Deux boissons matinales courantes aux effets contrastés sur la densité osseuse des femmes
Deux boissons matinales courantes aux effets contrastés sur la densité osseuse des femmes

Avec l’avancée en âge, la fragilité osseuse devient une préoccupation centrale pour de nombreuses femmes. L’ostéoporose et le risque de fracture figurent parmi les enjeux majeurs de santé publique après 65 ans. Une vaste étude australienne apporte aujourd’hui un éclairage inattendu sur ce sujet, en s’intéressant non pas à un traitement ou à un régime spécifique, mais à un geste quotidien, presque banal, intégré depuis des décennies dans les routines du matin. Les chercheurs se sont penchés sur la consommation régulière de boissons chaudes, en particulier le thé et le café, afin d’évaluer leur lien potentiel avec l’évolution de la densité minérale osseuse. L’hypothèse était simple, observer si, sur le long terme, ces habitudes largement répandues pouvaient laisser une empreinte mesurable sur la solidité du squelette féminin. Les résultats, issus d’un suivi de plus de dix ans, suggèrent que certains rituels apparemment anodins pourraient jouer un rôle plus subtil qu’on ne l’imaginait. L’étude, menée par une équipe de chercheurs australiens et publiée dans la revue scientifique Nutrients, s’appuie sur les données de près de 10 000 femmes âgées de 65 ans et plus. Toutes ont été suivies sur une longue période, avec des mesures régulières de leur densité osseuse, notamment au niveau de la hanche et du col du fémur, deux zones particulièrement sensibles aux fractures chez les seniors.
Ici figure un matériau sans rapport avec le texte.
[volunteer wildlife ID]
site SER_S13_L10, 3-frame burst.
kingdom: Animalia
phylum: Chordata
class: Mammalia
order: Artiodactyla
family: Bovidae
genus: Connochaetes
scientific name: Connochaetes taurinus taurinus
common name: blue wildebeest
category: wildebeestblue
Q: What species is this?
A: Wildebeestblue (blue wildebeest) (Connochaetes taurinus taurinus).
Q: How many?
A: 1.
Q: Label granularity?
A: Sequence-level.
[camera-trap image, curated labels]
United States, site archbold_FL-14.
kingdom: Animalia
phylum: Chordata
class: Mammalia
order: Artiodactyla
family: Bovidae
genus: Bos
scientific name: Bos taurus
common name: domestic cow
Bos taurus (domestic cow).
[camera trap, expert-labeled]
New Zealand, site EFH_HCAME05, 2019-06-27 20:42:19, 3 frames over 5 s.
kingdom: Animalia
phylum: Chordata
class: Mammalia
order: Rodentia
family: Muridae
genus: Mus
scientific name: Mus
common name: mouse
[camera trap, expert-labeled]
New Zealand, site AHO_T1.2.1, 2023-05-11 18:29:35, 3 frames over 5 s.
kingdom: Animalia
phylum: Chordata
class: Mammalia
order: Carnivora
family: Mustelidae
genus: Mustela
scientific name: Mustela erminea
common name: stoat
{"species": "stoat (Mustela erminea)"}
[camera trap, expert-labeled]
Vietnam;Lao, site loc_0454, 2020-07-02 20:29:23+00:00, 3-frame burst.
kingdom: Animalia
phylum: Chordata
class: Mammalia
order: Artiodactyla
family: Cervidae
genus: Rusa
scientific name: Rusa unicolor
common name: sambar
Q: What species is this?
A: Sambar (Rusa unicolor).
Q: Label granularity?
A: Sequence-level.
Un suivi de longue durée pour capter les effets réels

Les participantes déclaraient parallèlement leurs habitudes de consommation de thé et de café, sans intervention ni modification imposée par les chercheurs. L’objectif était d’observer des comportements réels, inscrits dans le quotidien, et d’en analyser les effets cumulés sur plusieurs années. Cette approche permet d’éviter les biais liés aux études de courte durée, souvent limitées dans leur capacité à mesurer des évolutions lentes comme celles de la masse osseuse. Selon les auteurs, même des variations modestes de densité minérale osseuse peuvent avoir des conséquences significatives à l’échelle d’une population entière. Une légère différence, répétée sur des millions de personnes, peut se traduire par un nombre accru ou réduit de fractures, avec des répercussions importantes en termes de santé publique et de qualité de vie. Les résultats mettent en évidence une distinction nette entre les deux boissons. La consommation régulière de thé est associée à une densité osseuse légèrement plus élevée au niveau de la hanche. Cet effet reste modéré, mais suffisamment constant pour être observé sur l’ensemble de la cohorte étudiée. À l’inverse, le café présente un profil plus contrasté. Une consommation modérée, correspondant à deux ou trois tasses par jour, ne semble pas avoir d’impact négatif notable sur la densité osseuse. En revanche, chez les femmes consommant plus de cinq tasses quotidiennes, une densité minérale osseuse plus faible a été observée, en particulier chez celles ayant également une consommation d’alcool plus élevée au cours de leur vie.

Des mécanismes biologiques encore à préciser

Les chercheurs avancent plusieurs pistes pour expliquer ces différences. Le thé contient des composés antioxydants, notamment des catéchines, susceptibles de favoriser l’activité des cellules impliquées dans la formation osseuse. Ces substances pourraient contribuer à ralentir la perte osseuse liée à l’âge. Le café, de son côté, est riche en caféine, qui peut interférer légèrement avec l’absorption du calcium, un élément clé de la santé osseuse. Cet effet reste toutefois limité et peut être compensé par une alimentation adaptée. Les auteurs insistent sur la prudence dans l’interprétation de ces résultats. Il ne s’agit ni de diaboliser le café ni de présenter le thé comme une solution miracle. La santé osseuse repose sur un ensemble de facteurs bien identifiés, parmi lesquels l’activité physique, les apports en calcium et en vitamine D, ainsi que l’équilibre alimentaire global. Cette étude invite néanmoins à reconsidérer certains gestes du quotidien sous un angle nouveau. Sans bouleverser les recommandations existantes, elle suggère qu’un rituel simple, répété chaque matin pendant des années, peut s’inscrire dans une stratégie plus large de prévention. À défaut de transformer radicalement les habitudes, savourer régulièrement une tasse de thé pourrait ainsi représenter un petit levier supplémentaire pour préserver la solidité des os au fil du temps.